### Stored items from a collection
↓↓↓

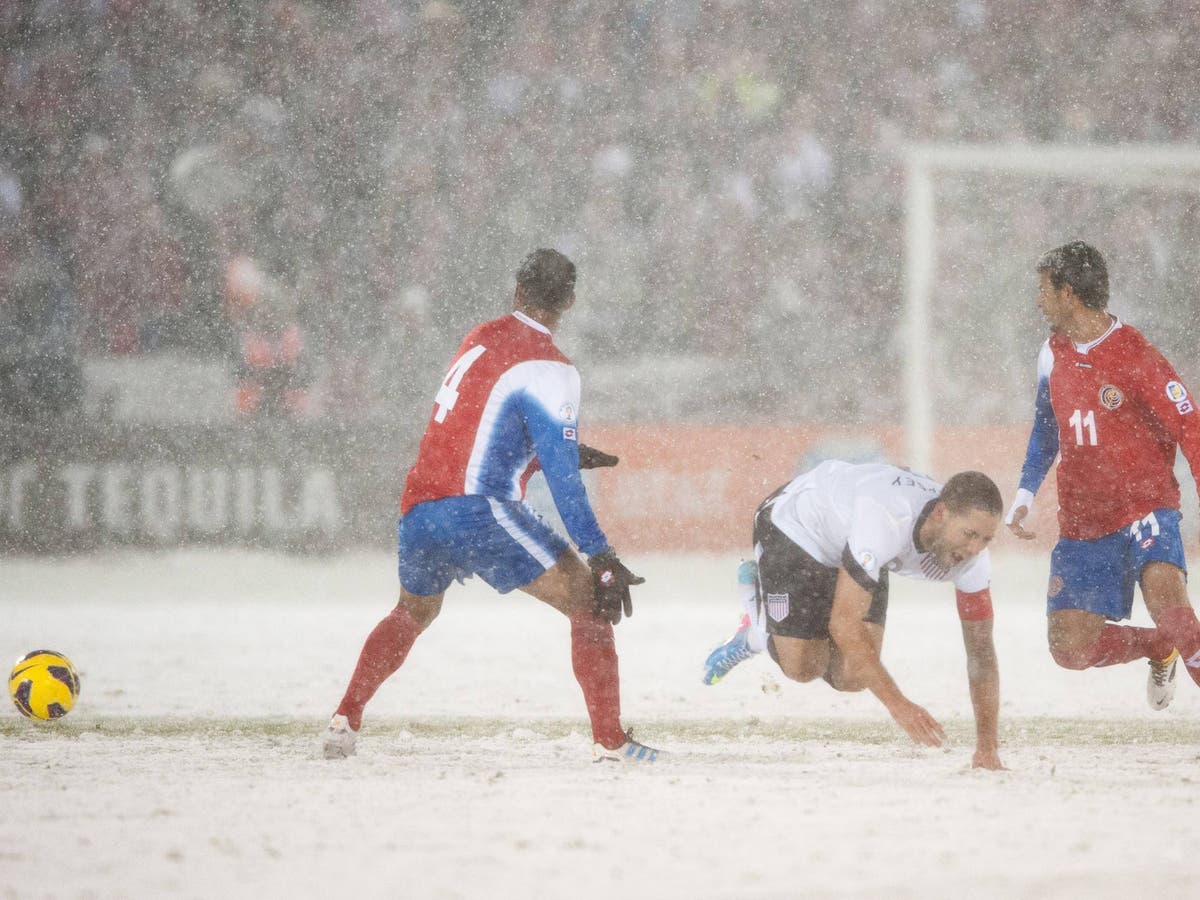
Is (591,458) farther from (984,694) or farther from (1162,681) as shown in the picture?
(1162,681)

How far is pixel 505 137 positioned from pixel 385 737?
1036cm

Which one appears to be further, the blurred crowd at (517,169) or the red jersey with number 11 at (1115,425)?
the blurred crowd at (517,169)

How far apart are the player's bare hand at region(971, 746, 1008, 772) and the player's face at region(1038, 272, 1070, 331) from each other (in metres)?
1.51

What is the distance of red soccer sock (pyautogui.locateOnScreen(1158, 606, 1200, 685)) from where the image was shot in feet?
15.7

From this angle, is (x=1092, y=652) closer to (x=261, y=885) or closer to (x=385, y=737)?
(x=385, y=737)

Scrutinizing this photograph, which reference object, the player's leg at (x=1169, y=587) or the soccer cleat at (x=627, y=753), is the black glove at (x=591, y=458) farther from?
the player's leg at (x=1169, y=587)

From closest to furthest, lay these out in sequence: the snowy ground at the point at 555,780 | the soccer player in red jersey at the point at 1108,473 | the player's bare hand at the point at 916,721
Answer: the snowy ground at the point at 555,780 < the player's bare hand at the point at 916,721 < the soccer player in red jersey at the point at 1108,473

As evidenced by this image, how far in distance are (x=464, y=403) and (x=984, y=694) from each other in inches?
72.4

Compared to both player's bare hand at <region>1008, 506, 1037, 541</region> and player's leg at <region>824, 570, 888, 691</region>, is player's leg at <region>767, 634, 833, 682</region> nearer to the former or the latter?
player's leg at <region>824, 570, 888, 691</region>

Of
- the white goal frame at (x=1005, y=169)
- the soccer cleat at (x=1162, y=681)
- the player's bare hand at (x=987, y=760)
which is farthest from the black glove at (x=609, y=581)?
the white goal frame at (x=1005, y=169)

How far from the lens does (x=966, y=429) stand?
1309cm

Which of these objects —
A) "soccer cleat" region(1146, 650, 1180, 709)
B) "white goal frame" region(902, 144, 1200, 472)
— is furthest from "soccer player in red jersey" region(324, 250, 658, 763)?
"white goal frame" region(902, 144, 1200, 472)

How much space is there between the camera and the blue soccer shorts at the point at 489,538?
15.1ft

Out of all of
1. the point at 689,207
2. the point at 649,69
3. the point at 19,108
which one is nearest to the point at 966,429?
the point at 689,207
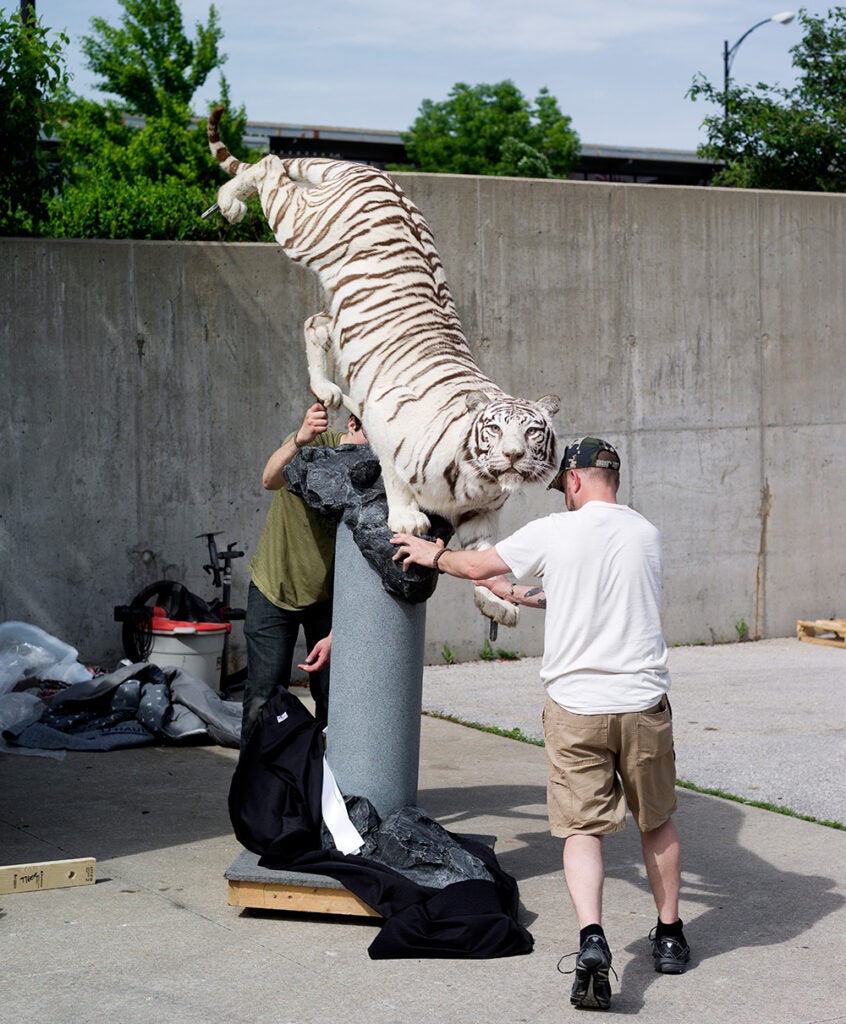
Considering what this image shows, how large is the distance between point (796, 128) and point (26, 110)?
41.8ft

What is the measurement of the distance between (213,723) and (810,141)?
13662mm

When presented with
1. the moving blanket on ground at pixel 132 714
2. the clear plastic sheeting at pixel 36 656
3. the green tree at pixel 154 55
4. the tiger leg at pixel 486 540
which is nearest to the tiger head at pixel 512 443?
the tiger leg at pixel 486 540

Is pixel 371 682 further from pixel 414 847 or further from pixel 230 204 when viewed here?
pixel 230 204

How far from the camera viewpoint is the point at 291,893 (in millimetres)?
4965

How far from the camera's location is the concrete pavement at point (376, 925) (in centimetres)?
425

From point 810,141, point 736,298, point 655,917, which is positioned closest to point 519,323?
point 736,298

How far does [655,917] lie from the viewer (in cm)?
513

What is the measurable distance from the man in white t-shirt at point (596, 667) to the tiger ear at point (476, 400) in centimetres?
35

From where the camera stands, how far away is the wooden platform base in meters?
4.93

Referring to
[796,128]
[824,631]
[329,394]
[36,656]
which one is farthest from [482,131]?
[329,394]

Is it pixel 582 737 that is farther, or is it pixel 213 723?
pixel 213 723

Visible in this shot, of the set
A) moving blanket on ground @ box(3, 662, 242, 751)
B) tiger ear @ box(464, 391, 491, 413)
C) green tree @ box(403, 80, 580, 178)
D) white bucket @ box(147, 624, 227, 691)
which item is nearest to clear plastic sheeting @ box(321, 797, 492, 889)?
tiger ear @ box(464, 391, 491, 413)

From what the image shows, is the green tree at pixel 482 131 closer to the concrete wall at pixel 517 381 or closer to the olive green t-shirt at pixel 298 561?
the concrete wall at pixel 517 381

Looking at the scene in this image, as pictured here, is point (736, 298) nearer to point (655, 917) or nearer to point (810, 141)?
point (655, 917)
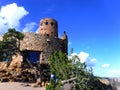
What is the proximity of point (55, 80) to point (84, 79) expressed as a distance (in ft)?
10.1

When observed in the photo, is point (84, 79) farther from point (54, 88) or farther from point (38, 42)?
point (38, 42)

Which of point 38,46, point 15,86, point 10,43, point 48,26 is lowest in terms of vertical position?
point 15,86

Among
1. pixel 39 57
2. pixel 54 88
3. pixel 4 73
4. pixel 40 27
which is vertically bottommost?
pixel 54 88

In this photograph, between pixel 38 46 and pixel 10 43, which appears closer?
pixel 10 43

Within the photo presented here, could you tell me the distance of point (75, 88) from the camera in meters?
29.5

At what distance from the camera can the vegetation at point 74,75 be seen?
97.5 ft

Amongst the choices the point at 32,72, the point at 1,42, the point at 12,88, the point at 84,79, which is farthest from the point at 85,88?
the point at 1,42

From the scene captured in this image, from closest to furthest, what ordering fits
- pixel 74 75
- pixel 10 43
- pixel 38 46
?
1. pixel 74 75
2. pixel 10 43
3. pixel 38 46

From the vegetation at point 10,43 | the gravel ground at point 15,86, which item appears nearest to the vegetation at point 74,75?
the gravel ground at point 15,86

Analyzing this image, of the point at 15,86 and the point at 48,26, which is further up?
the point at 48,26

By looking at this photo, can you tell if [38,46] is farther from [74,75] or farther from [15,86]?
[74,75]

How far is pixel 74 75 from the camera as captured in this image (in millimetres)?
31375

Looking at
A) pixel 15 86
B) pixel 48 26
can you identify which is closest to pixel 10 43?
pixel 15 86

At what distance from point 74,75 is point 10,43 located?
13.6 m
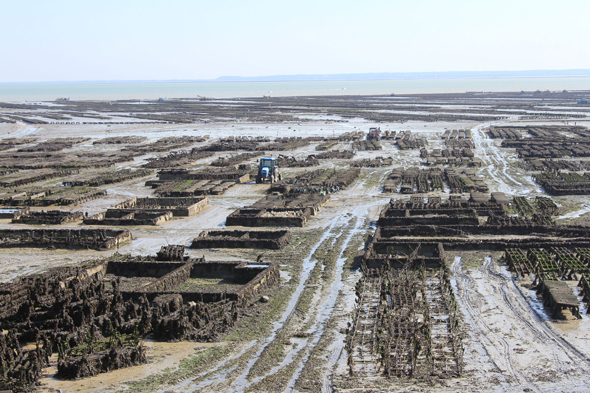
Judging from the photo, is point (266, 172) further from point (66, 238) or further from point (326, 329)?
point (326, 329)

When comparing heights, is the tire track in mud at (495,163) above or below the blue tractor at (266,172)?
below

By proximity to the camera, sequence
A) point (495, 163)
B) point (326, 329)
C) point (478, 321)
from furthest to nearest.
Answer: point (495, 163), point (478, 321), point (326, 329)

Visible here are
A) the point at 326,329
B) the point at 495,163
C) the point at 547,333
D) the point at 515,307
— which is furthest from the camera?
the point at 495,163

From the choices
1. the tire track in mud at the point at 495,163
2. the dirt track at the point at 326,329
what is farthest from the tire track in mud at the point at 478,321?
the tire track in mud at the point at 495,163

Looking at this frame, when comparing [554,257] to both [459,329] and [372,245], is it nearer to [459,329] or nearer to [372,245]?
[372,245]

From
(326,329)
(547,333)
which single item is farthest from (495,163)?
(326,329)

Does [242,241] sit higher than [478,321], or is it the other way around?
[242,241]

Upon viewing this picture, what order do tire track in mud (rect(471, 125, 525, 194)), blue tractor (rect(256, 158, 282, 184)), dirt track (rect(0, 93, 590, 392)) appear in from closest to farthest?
1. dirt track (rect(0, 93, 590, 392))
2. tire track in mud (rect(471, 125, 525, 194))
3. blue tractor (rect(256, 158, 282, 184))

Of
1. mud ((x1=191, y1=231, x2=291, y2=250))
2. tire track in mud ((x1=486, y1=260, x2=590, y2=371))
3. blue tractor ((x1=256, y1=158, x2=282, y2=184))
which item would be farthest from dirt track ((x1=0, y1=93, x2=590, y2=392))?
blue tractor ((x1=256, y1=158, x2=282, y2=184))

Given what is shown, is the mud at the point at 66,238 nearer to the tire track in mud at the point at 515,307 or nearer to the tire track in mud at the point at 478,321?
the tire track in mud at the point at 478,321

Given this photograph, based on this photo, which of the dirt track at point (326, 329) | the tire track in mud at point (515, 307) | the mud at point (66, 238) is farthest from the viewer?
the mud at point (66, 238)

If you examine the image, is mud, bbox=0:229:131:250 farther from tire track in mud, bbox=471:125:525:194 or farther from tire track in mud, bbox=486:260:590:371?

↑↑↑

Copy out the lines again word for word, starting with the line that contains "Looking at this frame, when" and ending with the line that contains "3. blue tractor (rect(256, 158, 282, 184))", both of those lines included.

Looking at this frame, when comparing [554,257] to both [459,329] and [372,245], is it nearer to [459,329] or nearer to [372,245]?
[372,245]

From
(326,329)
(547,333)
which single item is farthest from (495,163)?
(326,329)

Does [242,241] sit higher than [478,321], or is it the other way around?
[242,241]

Upon viewing this picture, what order do tire track in mud (rect(471, 125, 525, 194)), blue tractor (rect(256, 158, 282, 184)), dirt track (rect(0, 93, 590, 392)) appear in from closest to farthest?
1. dirt track (rect(0, 93, 590, 392))
2. tire track in mud (rect(471, 125, 525, 194))
3. blue tractor (rect(256, 158, 282, 184))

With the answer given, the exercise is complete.